2. Use PostgreSQL as the database.
3. Run inside Docker (Ubuntu 22.04 host).
4. Try logging into the admin panel.
5. Either:
- See the secure cookie error in the logs.
- Or receive a 200 response but no session is created (JWT not saved).
### Expected Behavior
- Admin login should work without errors.
- Secure cookie handling should not fail when behind proxy or in HTTP (before SSL is configured).
- JWT token should persist across restarts if ADMIN_JWT_SECRET is defined in .env.
### Logs
```shell
error: Failed to create admin refresh session Cannot send secure cookie over unencrypted connection
http: POST /admin/login (213 ms) 500
```
### Code Snippets
// package.json (working config after downgrade)
"@strapi/admin": "5.22.0",
"@strapi/plugin-cloud": "5.22.0",
"@strapi/strapi": "5.22.0"
# Dockerfile fix
RUN npm install --omit=dev && npm cache clean --force
### Media
_No response_
### Additional information
The issue started appearing after deleting package-lock.json / node_modules / build / .cache and reinstalling dependencies with `npm install`.
Same behavior observed both locally and in Docker (server).
Downgrading all @strapi packages to v5.22.0 fixed the issue.
### Confirmation Checklist
- [x] I have checked the existing [issues](https://github.com/strapi/strapi/issues) for duplicates.
- [x] I agree to follow this project's [Code of Conduct](https://github.com/strapi/strapi/blob/develop/CODE_OF_CONDUCT.md).
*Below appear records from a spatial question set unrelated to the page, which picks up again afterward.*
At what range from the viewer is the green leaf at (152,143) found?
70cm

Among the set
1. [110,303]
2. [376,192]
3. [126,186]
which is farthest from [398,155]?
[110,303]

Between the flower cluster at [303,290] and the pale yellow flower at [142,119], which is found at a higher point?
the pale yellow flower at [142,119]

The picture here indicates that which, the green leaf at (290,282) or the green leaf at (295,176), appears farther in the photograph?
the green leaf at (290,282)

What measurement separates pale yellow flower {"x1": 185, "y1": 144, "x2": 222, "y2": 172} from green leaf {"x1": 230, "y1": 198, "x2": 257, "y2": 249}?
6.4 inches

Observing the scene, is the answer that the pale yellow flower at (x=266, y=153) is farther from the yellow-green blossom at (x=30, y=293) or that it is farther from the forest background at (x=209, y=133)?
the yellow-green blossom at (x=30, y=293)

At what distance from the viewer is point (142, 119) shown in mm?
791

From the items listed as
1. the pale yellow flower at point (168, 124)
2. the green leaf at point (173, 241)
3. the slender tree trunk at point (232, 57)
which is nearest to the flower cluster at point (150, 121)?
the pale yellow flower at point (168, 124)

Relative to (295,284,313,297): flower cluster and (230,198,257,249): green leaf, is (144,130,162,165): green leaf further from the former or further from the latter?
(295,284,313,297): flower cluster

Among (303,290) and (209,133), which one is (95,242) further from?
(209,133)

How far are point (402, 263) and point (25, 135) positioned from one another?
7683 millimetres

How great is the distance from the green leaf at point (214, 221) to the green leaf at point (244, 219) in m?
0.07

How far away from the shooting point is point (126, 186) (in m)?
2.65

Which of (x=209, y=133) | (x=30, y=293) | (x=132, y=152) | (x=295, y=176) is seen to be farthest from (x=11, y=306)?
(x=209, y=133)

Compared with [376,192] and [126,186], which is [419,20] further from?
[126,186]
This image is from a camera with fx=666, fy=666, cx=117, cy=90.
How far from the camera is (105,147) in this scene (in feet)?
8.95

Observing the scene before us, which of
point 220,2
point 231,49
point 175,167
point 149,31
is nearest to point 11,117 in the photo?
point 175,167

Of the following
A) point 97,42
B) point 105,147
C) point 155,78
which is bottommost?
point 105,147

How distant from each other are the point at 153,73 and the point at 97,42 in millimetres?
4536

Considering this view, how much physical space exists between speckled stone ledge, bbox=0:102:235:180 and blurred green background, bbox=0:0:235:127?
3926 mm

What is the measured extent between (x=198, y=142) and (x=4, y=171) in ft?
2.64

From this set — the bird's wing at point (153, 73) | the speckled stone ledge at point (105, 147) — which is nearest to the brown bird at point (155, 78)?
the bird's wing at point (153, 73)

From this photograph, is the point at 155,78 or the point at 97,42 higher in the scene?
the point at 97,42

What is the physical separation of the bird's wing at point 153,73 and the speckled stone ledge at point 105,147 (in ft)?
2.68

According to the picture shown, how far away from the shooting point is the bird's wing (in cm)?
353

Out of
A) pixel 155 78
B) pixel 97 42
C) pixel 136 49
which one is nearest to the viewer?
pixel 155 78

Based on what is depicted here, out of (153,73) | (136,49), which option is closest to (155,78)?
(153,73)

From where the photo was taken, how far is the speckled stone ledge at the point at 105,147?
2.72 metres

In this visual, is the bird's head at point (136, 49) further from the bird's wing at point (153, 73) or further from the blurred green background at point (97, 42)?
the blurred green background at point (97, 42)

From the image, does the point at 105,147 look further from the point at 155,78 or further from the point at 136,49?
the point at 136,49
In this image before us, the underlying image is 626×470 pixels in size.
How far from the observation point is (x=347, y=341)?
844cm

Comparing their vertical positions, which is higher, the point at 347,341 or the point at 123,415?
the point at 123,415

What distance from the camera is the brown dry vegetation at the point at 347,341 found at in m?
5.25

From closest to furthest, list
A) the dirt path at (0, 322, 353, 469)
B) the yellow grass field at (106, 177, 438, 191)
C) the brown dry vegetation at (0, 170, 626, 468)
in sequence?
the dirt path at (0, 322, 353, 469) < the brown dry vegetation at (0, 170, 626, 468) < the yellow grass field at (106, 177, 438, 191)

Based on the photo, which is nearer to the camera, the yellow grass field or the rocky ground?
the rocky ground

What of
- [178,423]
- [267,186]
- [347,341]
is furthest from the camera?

To fix the internal server error issue, you can downgrade to version 5.23.x, as the issue is still being investigated.
I can see that the current and artifact folders are associated with different releases in your setup. We’re further investigating the issue and will get back to you once we have an update.
Please let us know if you encounter any other issues or have any additional queries.